En ce qui concerne la compétitivité hors prix, la hausse des prix a pesé négativement par deux biais. Tout d’abord, elle a créé un effet d’éviction, puisque l’investissement immobilier se fait au détriment d’autres investissements ou de dépenses plus productives, dans le domaine des machines-outils ou de la recherche-développement, par exemple. Ensuite, du fait de la hausse des prix, l’épargne a préféré les crédits immobiliers au financement des entreprises ; il y a été fait allusion tout à l’heure.
Puisque vous soulevez la question de la TVA, j’aimerais apporter une clarification, tout en précisant que la relance de la construction de logements, notamment de logements sociaux, est une préoccupation du Gouvernement ; elle entre dans le cadre des attributions de Cécile Duflot, qui est très active et tout à fait mobilisée sur ce chantier.
Le taux de TVA applicable au secteur du logement social est, je tiens à le rappeler, le fait du précédent gouvernement. C’est lui qui avait choisi, à la fin de 2011, de faire passer le taux de TVA de 5,5 % à 7 %.
Quant aux différents taux de TVA inscrits dans le troisième projet de loi de finances rectificative pour 2012, ils ne sont applicables qu’à compter du 1er janvier 2014. Dans l’intervalle, les barèmes sont inchangés et le taux applicable au logement social reste à 7 %, tout comme pour les travaux de rénovation thermique.

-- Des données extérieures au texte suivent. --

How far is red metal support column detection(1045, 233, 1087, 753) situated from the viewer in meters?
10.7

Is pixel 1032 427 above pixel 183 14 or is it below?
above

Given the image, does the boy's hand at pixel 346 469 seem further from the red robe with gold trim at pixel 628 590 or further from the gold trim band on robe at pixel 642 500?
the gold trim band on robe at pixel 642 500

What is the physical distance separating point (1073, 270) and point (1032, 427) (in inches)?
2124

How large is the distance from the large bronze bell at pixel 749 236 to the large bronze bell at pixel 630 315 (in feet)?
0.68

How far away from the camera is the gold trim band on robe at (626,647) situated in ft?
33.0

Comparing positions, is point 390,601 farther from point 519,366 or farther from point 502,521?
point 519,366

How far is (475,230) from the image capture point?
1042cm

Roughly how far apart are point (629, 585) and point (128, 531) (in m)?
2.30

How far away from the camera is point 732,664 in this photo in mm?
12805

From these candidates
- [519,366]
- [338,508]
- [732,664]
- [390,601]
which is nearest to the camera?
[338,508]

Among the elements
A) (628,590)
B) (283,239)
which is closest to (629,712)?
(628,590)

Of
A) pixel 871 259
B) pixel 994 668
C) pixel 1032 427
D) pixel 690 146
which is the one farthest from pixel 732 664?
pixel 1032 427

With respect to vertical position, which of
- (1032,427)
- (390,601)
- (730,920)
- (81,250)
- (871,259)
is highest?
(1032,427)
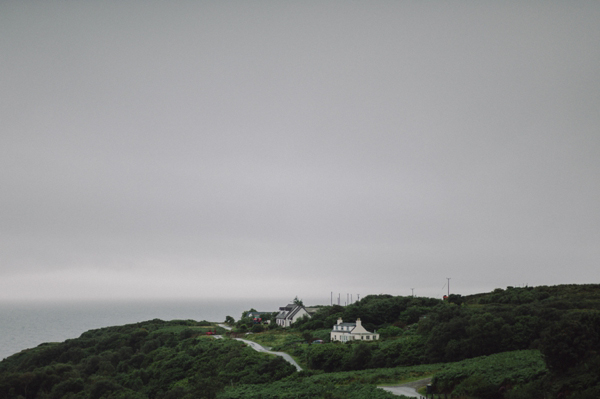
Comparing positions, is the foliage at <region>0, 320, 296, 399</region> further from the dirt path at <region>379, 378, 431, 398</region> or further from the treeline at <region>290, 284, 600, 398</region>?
the dirt path at <region>379, 378, 431, 398</region>

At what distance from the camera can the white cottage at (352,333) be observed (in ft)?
157

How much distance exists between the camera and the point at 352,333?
158 feet

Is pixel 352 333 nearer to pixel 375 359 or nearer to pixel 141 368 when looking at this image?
pixel 375 359

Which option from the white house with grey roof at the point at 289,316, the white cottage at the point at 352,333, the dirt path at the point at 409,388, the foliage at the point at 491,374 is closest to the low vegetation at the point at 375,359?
the foliage at the point at 491,374

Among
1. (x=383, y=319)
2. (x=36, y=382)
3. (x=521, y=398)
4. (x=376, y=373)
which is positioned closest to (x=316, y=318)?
(x=383, y=319)

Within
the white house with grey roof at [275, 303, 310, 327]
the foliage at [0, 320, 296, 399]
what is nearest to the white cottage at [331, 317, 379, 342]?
the foliage at [0, 320, 296, 399]

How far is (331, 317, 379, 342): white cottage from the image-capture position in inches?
1880

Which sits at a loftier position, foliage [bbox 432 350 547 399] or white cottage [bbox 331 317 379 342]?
foliage [bbox 432 350 547 399]

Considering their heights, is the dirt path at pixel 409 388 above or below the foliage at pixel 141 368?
above

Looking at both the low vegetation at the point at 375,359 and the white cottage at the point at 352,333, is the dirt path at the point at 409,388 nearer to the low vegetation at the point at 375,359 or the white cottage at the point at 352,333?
the low vegetation at the point at 375,359

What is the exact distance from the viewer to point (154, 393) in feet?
134

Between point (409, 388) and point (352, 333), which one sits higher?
point (352, 333)

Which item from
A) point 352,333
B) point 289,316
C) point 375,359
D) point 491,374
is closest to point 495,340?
point 491,374

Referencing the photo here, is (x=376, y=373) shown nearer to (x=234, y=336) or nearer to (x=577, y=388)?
(x=577, y=388)
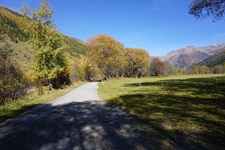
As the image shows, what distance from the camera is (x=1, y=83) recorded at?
12922 mm

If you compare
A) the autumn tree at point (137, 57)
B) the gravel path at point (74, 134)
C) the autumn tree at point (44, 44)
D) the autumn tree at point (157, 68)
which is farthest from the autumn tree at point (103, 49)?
the autumn tree at point (157, 68)

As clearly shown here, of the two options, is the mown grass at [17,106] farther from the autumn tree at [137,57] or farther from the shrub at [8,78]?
the autumn tree at [137,57]

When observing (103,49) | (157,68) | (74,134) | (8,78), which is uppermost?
(103,49)

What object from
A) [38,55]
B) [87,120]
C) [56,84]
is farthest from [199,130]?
[56,84]

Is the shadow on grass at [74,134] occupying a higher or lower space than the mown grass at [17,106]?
higher

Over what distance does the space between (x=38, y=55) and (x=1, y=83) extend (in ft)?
36.2

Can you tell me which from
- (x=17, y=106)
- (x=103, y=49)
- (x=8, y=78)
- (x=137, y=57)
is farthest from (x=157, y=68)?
(x=17, y=106)

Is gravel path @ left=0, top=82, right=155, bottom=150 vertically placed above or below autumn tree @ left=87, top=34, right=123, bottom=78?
below

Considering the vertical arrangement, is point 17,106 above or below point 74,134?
below

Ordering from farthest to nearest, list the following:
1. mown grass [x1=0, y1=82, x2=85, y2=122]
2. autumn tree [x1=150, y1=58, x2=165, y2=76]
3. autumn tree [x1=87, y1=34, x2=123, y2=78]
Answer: autumn tree [x1=150, y1=58, x2=165, y2=76] < autumn tree [x1=87, y1=34, x2=123, y2=78] < mown grass [x1=0, y1=82, x2=85, y2=122]

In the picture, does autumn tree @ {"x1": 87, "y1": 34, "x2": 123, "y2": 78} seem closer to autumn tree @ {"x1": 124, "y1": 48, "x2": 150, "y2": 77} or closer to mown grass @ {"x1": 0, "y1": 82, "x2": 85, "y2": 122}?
autumn tree @ {"x1": 124, "y1": 48, "x2": 150, "y2": 77}

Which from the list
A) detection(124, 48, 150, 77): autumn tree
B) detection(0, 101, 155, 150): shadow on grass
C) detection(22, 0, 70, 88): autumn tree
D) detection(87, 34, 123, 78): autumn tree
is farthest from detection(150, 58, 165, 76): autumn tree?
detection(0, 101, 155, 150): shadow on grass

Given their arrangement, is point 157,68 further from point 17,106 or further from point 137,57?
point 17,106

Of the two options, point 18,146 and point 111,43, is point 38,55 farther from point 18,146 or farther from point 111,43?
point 111,43
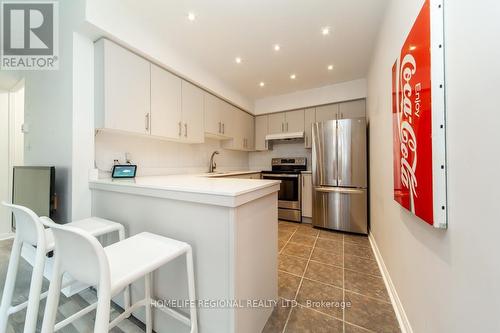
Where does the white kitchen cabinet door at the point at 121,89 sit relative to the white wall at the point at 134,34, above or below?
below

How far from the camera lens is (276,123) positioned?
13.0ft

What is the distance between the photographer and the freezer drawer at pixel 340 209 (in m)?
2.75

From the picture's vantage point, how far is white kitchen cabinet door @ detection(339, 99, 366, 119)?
3.22m

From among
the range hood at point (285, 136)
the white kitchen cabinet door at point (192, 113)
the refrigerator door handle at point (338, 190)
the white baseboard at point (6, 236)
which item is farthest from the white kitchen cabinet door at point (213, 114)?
the white baseboard at point (6, 236)

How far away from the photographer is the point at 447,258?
763 millimetres

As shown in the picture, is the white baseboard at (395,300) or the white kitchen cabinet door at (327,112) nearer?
the white baseboard at (395,300)

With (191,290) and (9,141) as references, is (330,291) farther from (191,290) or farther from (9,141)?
(9,141)

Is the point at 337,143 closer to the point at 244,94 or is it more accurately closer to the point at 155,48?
the point at 244,94

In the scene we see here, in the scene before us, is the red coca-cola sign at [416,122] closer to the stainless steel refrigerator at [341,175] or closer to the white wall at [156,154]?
the stainless steel refrigerator at [341,175]

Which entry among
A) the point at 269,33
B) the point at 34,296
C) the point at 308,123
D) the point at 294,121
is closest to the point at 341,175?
the point at 308,123

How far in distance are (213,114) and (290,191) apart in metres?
1.93

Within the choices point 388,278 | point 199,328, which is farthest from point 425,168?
point 199,328

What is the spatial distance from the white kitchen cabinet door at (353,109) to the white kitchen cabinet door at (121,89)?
3.05 meters

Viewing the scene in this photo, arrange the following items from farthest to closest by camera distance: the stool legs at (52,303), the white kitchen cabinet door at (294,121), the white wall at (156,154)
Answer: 1. the white kitchen cabinet door at (294,121)
2. the white wall at (156,154)
3. the stool legs at (52,303)
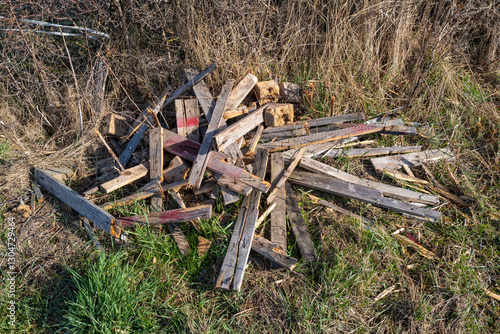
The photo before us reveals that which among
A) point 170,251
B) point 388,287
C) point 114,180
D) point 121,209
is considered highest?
point 114,180

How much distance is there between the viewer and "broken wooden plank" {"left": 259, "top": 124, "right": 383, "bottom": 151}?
3.75m

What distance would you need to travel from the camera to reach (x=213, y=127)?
3639mm

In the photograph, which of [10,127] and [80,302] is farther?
[10,127]

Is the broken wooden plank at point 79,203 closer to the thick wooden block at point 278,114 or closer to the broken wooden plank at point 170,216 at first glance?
the broken wooden plank at point 170,216

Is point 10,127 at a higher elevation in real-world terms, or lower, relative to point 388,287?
higher

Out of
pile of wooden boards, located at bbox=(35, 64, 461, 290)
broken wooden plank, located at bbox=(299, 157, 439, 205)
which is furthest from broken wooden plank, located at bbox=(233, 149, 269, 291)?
broken wooden plank, located at bbox=(299, 157, 439, 205)

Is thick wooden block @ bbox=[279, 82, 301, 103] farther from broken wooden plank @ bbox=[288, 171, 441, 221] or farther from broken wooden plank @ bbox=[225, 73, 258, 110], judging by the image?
broken wooden plank @ bbox=[288, 171, 441, 221]

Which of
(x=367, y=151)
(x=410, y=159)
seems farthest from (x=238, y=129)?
(x=410, y=159)

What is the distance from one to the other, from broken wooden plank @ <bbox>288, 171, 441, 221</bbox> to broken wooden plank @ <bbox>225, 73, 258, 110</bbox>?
1.15 meters

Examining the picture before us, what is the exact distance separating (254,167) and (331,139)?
1.03m

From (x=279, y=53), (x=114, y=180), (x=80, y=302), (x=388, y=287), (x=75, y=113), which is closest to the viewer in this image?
(x=80, y=302)

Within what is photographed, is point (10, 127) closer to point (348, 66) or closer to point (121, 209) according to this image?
point (121, 209)

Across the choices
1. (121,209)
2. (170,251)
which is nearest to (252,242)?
(170,251)

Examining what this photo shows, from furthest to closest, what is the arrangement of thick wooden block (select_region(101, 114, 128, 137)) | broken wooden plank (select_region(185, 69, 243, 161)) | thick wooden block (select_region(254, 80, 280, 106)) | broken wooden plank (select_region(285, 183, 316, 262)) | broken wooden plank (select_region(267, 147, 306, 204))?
thick wooden block (select_region(254, 80, 280, 106)) → thick wooden block (select_region(101, 114, 128, 137)) → broken wooden plank (select_region(185, 69, 243, 161)) → broken wooden plank (select_region(267, 147, 306, 204)) → broken wooden plank (select_region(285, 183, 316, 262))
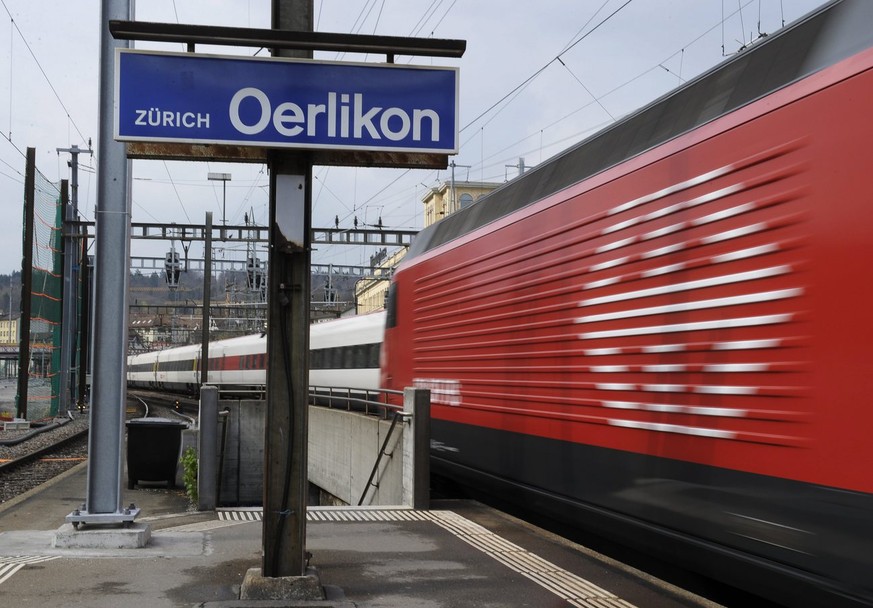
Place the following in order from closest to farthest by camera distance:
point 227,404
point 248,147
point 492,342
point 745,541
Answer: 1. point 745,541
2. point 248,147
3. point 492,342
4. point 227,404

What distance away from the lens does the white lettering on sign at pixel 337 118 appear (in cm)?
558

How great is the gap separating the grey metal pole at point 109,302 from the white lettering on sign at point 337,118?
2224 mm

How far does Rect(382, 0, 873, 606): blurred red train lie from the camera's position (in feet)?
13.8

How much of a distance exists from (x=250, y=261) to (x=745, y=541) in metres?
33.1

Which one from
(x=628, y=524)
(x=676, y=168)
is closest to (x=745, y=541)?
(x=628, y=524)

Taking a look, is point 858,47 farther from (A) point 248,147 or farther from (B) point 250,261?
(B) point 250,261

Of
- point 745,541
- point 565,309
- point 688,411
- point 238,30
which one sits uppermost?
point 238,30

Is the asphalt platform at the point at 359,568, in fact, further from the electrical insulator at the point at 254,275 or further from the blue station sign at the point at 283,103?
the electrical insulator at the point at 254,275

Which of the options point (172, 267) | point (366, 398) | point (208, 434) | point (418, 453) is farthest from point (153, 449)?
point (172, 267)

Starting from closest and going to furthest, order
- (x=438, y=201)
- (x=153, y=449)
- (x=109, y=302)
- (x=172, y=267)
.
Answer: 1. (x=109, y=302)
2. (x=153, y=449)
3. (x=172, y=267)
4. (x=438, y=201)

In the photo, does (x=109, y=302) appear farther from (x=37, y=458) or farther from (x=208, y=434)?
(x=37, y=458)

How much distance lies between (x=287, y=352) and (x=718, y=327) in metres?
2.52

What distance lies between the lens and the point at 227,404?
1833 centimetres

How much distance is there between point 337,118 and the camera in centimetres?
564
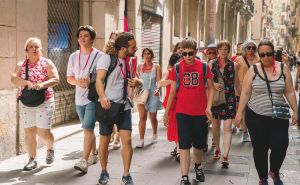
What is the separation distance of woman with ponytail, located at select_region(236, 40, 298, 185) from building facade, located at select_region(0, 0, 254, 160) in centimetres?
348

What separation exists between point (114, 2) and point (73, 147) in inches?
181

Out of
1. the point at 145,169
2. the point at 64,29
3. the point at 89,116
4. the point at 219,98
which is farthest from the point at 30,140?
the point at 64,29

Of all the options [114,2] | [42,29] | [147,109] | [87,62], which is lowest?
[147,109]

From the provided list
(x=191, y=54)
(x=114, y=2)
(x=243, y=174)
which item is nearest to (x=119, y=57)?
(x=191, y=54)

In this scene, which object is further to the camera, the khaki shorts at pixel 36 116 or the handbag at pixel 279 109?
the khaki shorts at pixel 36 116

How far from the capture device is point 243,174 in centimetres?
648

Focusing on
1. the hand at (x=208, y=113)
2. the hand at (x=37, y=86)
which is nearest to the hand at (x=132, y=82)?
the hand at (x=208, y=113)

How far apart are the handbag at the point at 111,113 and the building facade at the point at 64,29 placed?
2.04 m

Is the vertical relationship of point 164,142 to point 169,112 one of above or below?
below

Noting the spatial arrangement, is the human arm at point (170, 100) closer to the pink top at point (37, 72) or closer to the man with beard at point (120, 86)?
the man with beard at point (120, 86)

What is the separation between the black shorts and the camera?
5668 mm

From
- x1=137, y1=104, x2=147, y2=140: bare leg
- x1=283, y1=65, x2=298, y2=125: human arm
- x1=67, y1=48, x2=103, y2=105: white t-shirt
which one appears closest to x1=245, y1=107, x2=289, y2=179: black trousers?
x1=283, y1=65, x2=298, y2=125: human arm

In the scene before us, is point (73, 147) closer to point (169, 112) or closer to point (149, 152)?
point (149, 152)

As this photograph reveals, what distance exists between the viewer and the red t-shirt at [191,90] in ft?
18.5
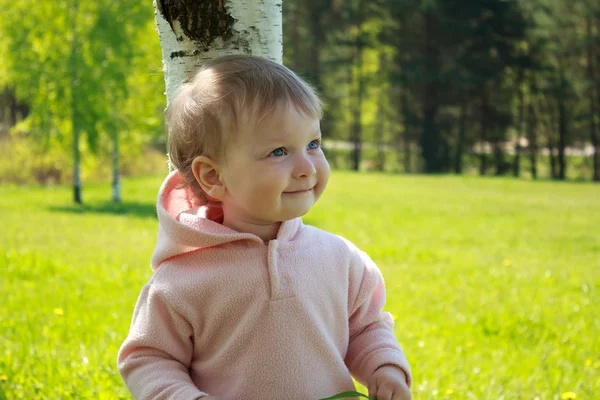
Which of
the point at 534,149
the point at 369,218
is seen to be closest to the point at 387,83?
the point at 534,149

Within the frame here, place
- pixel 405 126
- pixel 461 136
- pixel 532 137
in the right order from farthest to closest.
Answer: pixel 405 126 < pixel 461 136 < pixel 532 137

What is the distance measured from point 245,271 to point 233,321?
0.46 ft

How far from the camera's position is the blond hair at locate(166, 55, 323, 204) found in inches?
74.9

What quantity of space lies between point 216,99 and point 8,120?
28.3m

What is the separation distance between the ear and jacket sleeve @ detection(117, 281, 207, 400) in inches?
12.3

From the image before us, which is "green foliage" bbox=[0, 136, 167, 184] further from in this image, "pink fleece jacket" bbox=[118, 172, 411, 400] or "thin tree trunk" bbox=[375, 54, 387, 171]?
"thin tree trunk" bbox=[375, 54, 387, 171]

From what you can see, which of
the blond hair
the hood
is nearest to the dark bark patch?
the blond hair

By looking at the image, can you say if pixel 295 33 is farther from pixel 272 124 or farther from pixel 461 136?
pixel 272 124

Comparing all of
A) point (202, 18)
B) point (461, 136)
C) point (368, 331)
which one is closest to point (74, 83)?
point (202, 18)

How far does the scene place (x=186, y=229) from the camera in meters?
1.94

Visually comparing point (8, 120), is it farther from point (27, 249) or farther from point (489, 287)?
point (489, 287)

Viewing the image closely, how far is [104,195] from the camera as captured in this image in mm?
16734

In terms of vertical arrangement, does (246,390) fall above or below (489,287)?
above

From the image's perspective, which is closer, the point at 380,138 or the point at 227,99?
the point at 227,99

Le Premier ministre l’a dit, la question très critique du relèvement des taux pour certains secteurs comme le logement social fait actuellement l’objet d’un débat. Celui-ci est en cours, dans un cadre budgétaire extrêmement contraint.
Le logement social, comme le logement en général, est l’une des priorités du Gouvernement. Le droit de tous nos concitoyens à se loger dignement est absolument inaliénable et fondamental. C’est la raison pour laquelle une mobilisation très importante en faveur du logement social a été engagée.
M. le président. La parole est à Mme Marie-Noëlle Lienemann, pour la réplique.
Mme Marie-Noëlle Lienemann. Madame la ministre, je vous remercie de votre réponse. Vous avez raison de dire que le passage du taux de TVA de 5,5 % à 7 % a handicapé la construction de logements sociaux, qui est en chute.
Néanmoins, je me permets de souligner – je l’ai d'ailleurs déjà fait auprès de certains de vos collègues – que la thèse selon laquelle le seul taux de TVA actuellement en vigueur est de 7 % passe sous silence un aspect majeur.
Pour construire, il faut acheter des terrains. Quand un organisme HLM veut acheter un terrain, il a besoin de savoir comment il va boucler le financement de son opération. Le taux de 7 % applicable à l’achat de toute une série de terrains le met dans l’impossibilité d’acheter et lui fait renoncer à l’opération.
Que le Gouvernement fasse, dès à présent, passer à 5 % le taux applicable à ce bien de première nécessité qu’est le logement social et les organismes HLM pourront constituer les réserves foncières nécessaires à la construction des 150 000 logements promis. Dans le cas contraire, ceux-ci ne verront pas le jour.
J’ai bien entendu la volonté du Gouvernement d’ouvrir le débat. Je lui demande de le conclure vite, en annonçant que le taux de la T VA est abaissé à 5 % pour le logement social.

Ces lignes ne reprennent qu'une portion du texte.